MVC co-champion
- Conference: Missouri Valley Conference
- Record: 6–5 (5–1 MVC)
- Head coach: John Cooper (5th season);
- Offensive coordinator: Larry Coker (2nd season)
- Defensive coordinator: Mike Knoll (2nd season)
- Home stadium: Skelly Stadium

= 1981 Tulsa Golden Hurricane football team =

American college football season

The 1981 Tulsa Golden Hurricane football team represented the University of Tulsa during the 1981 NCAA Division I-A football season. In their fifth year under head coach John Cooper, the Golden Hurricane compiled a 6–5 record (5–1 against conference opponents) and tied for the Missouri Valley Conference championship.

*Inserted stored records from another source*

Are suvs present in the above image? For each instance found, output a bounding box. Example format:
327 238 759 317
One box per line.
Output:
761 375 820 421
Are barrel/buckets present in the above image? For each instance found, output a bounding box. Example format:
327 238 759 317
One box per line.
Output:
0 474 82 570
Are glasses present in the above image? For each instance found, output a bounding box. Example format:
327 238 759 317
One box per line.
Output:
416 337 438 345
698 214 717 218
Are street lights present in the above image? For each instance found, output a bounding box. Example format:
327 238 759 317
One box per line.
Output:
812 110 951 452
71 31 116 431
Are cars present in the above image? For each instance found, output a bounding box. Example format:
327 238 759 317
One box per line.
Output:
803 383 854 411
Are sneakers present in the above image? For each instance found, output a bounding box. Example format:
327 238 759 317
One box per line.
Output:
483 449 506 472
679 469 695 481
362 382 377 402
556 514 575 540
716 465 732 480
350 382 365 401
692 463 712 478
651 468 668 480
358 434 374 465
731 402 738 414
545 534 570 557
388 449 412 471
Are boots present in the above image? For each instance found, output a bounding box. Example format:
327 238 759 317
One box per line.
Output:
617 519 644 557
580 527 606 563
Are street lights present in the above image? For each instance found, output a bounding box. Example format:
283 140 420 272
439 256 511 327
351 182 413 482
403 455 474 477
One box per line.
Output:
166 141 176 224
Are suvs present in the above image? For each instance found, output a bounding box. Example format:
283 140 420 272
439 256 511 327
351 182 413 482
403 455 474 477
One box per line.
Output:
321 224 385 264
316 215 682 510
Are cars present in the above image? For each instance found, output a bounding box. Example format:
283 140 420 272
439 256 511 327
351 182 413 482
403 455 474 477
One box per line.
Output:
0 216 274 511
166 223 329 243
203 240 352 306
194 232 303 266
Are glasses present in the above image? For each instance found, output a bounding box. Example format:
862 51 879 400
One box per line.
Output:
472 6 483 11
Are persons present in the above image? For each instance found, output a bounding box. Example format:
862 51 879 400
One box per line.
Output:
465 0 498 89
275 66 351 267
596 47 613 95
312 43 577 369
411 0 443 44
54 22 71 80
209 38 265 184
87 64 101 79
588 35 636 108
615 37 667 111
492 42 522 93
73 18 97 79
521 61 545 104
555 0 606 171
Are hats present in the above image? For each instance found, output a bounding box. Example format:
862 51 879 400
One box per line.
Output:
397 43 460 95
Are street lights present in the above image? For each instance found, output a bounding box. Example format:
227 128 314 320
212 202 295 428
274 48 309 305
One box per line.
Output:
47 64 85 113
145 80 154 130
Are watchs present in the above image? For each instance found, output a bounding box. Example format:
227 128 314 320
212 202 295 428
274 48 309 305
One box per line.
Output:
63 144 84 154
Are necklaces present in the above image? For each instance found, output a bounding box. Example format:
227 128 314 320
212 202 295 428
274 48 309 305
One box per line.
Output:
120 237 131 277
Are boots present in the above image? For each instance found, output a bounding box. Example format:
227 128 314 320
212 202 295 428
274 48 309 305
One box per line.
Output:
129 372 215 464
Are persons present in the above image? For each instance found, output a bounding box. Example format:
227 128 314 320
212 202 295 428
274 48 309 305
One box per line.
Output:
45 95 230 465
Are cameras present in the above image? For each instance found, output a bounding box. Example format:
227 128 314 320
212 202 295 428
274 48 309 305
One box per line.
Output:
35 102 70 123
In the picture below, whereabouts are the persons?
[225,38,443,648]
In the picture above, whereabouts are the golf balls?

The team's statistical leaders included quarterback Kenny Jackson with 806 passing yards, Brett White with 640 rushing yards, and John Green with 252 receiving yards. Head coach John Cooper was later inducted into the College Football Hall of Fame.

==Schedule==

| Date | Opponent | Site | Result | Attendance | Source |
| September 5 | Kansas* | Skelly Stadium; Tulsa, OK; | L 11–15 | 36,824 |  |
| September 12 | at Arkansas* | Razorback Stadium; Fayetteville, AR; | L 10–14 | 42,118 |  |
| September 19 | Oklahoma State* | Lewis Field; Stillwater, OK (rivalry); | L 21–23 | 47,000 |  |
| September 26 | Southern Illinois | Skelly Stadium; Tulsa, OK; | L 34–36 | 18,943 |  |
| October 3 | Kansas State* | Skelly Stadium; Tulsa, OK; | W 35–21 | 18,196 |  |
| October 17 | at Indiana State | Memorial Stadium; Terre Haute, IN; | W 20–19 | 5,293 |  |
| October 24 | Wichita State | Skelly Stadium; Tulsa, OK; | W 52–21 | 17,022 |  |
| October 31 | Drake | Skelly Stadium; Tulsa, OK; | W 59–6 | 19,741 |  |
| November 7 | New Mexico State | Skelly Stadium; Tulsa, OK; | W 31–0 | 23,621 |  |
| November 14 | at West Texas State | Kimbrough Memorial Stadium; Canyon, TX; | W 24–10 | 8,300 |  |
| November 21 | at Arkansas State* | Indian Stadium; Jonesboro, AR; | L 7–31 | 10,419 |  |
*Non-conference game; Homecoming;

==After the season==
===1982 NFL draft===
The following Golden Hurricane players were selected in the 1982 NFL draft following the season.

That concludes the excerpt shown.